Here are quotes from a good overview of possible scenarios at InterestingEngineering.com:
“Another anticipated pathway is the ability to manipulate matter at increasingly smaller scales. Eventually, this would allow humans to engineer materials at the atomic or even quantum level, leading to a new era in fabrication and medicine. Such technologies fall under the general heading of ‘nanotechnology’ and describe machines that measure a few nanometers [‘10 to the minus 9’ meters] in scale.”
“In the early 1990s, scientists discovered ways to synthesize buckminsterfullerenes and carbon nanotubes, nanometer-scale structures composed of carbon a single atom in thickness. By 2004, Andre Geim and Konstantin Novoselov had isolated and characterized two-dimensional sheets of carbon that are just one atom thick (known as graphene), which earned them the 2010 Nobel Prize in Physics.”
“…machines would be comparable in size to individual atoms, and capable of manipulating them…This will lead to a new age where we could synthesize precious materials out of simpler and more common elements and materials with special properties ([also known as] ‘supermaterials’) to fulfill all sorts of tasks. Examples include room-temperature superconductors and materials that are super resistant to heat and pressure in space, deep sea, and interior planet exploration.”
“In 2010, computer scientist and futurist Jaron Lanier published his futurist manifesto titled You are not a gadget. Expanding on the idea of life-extension in the physical sense, Lanier argued that immortality could be achieved through ‘Digital Ascension.’ As he described it, this would consist of ‘people dying in the flesh and being uploaded into a computer and remaining conscious’.”

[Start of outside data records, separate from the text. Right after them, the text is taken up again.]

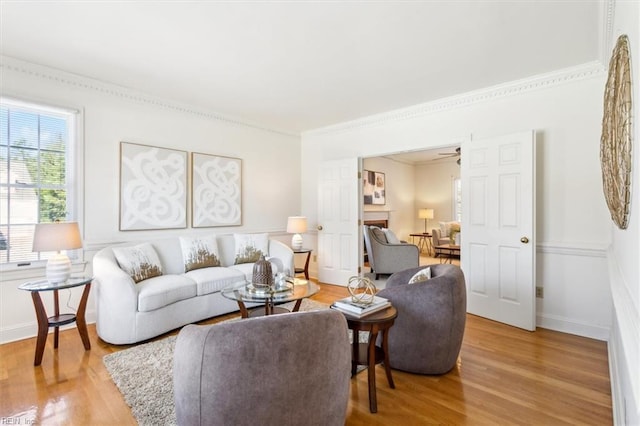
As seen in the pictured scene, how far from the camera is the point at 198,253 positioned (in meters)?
3.85

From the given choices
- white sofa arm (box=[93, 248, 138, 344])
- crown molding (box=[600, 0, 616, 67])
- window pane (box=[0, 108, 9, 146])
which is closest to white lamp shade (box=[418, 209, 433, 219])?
crown molding (box=[600, 0, 616, 67])

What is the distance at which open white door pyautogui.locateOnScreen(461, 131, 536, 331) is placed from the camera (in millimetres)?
3277

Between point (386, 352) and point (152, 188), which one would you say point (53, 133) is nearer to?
point (152, 188)

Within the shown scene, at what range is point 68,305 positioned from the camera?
132 inches

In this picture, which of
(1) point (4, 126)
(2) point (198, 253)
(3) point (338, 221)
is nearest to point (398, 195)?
(3) point (338, 221)

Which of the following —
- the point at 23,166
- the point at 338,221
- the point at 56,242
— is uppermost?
the point at 23,166

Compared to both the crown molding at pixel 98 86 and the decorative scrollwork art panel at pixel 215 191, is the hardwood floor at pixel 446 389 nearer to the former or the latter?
the decorative scrollwork art panel at pixel 215 191

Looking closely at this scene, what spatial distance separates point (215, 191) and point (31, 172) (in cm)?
195

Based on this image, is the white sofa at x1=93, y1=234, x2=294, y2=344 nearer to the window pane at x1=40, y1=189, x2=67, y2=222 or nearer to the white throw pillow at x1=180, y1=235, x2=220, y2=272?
the white throw pillow at x1=180, y1=235, x2=220, y2=272

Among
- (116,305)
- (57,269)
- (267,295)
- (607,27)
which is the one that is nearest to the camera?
(607,27)

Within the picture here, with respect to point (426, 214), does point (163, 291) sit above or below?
below

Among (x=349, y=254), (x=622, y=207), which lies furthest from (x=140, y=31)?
(x=349, y=254)

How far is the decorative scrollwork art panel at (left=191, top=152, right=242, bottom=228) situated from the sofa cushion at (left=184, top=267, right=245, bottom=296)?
3.06ft

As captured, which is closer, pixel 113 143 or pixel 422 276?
pixel 422 276
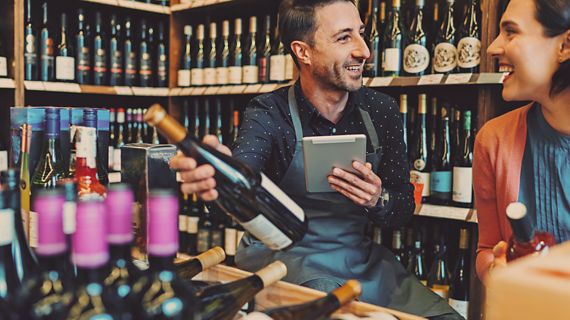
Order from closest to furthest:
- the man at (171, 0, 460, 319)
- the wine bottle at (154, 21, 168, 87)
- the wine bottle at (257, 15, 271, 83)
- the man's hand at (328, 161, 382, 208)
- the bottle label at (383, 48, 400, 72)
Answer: the man's hand at (328, 161, 382, 208), the man at (171, 0, 460, 319), the bottle label at (383, 48, 400, 72), the wine bottle at (257, 15, 271, 83), the wine bottle at (154, 21, 168, 87)

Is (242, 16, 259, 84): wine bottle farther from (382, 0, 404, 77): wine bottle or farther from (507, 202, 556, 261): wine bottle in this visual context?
(507, 202, 556, 261): wine bottle

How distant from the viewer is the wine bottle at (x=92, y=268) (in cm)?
69

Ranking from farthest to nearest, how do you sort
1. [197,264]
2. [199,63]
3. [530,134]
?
1. [199,63]
2. [530,134]
3. [197,264]

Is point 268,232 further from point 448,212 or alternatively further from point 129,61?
point 129,61

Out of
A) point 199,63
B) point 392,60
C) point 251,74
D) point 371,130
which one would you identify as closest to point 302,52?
point 371,130

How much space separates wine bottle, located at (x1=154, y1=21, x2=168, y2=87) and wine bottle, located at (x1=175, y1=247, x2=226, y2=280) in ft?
7.57

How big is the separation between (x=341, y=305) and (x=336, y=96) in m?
1.10

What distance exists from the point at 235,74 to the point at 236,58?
166 mm

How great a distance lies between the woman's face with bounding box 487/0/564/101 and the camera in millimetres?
1379

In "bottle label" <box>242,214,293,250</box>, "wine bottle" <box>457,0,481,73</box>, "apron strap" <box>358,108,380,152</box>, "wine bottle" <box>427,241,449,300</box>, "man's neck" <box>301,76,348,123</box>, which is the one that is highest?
Result: "wine bottle" <box>457,0,481,73</box>

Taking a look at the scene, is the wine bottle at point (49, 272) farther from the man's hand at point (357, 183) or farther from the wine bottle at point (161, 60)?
the wine bottle at point (161, 60)

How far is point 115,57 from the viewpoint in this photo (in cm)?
313

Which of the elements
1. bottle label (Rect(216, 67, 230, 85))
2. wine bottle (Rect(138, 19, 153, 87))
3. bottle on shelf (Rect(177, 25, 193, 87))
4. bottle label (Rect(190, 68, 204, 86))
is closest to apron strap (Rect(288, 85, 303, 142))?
bottle label (Rect(216, 67, 230, 85))

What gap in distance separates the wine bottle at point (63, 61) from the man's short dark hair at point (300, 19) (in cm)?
132
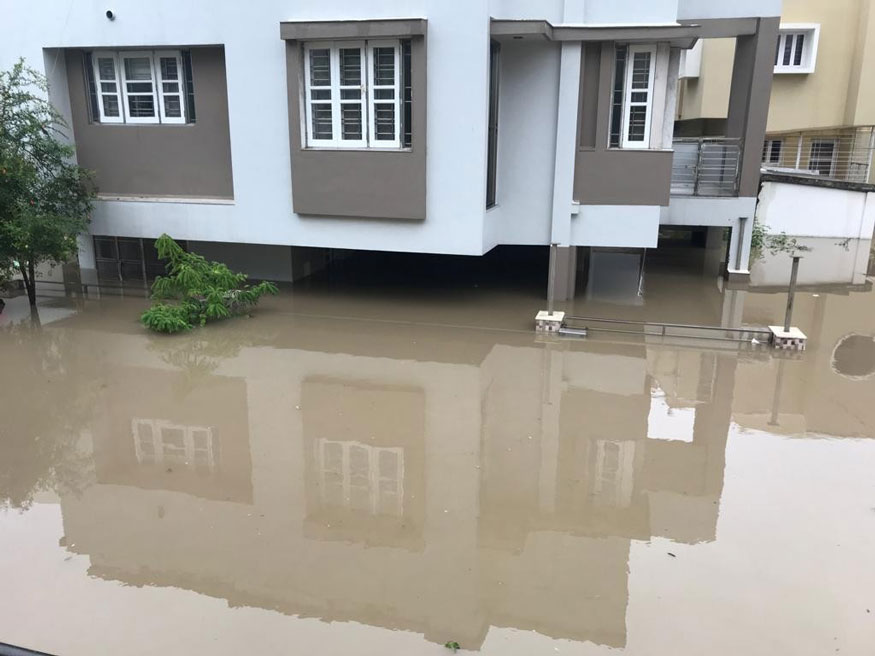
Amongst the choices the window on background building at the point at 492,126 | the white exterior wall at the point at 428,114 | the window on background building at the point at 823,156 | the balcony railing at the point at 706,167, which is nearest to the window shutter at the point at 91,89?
the white exterior wall at the point at 428,114

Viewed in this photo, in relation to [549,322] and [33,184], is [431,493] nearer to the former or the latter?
[549,322]

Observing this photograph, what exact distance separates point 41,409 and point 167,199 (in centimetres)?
542

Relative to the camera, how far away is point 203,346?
31.5 ft

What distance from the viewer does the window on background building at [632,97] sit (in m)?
10.8

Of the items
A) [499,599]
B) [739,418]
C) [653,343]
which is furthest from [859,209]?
[499,599]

“The ability to extend one’s own life indefinitely with anti-aging medicines, replacement organs, stem cell therapy, medimachines, and neural uploading will lead to the first ‘immortals.’ The ability to keep on living and reverse the scourge of time and aging will also mean that people will be able to remain active, healthy, and productive indefinitely.”
If you think some of this is completely whacko and absurd and impossible, keep in mind that scientists are actually working toward it in their labs. This isn’t just a thought-game.
Whether or not they’ll be able to achieve some of these goals, they’re busy.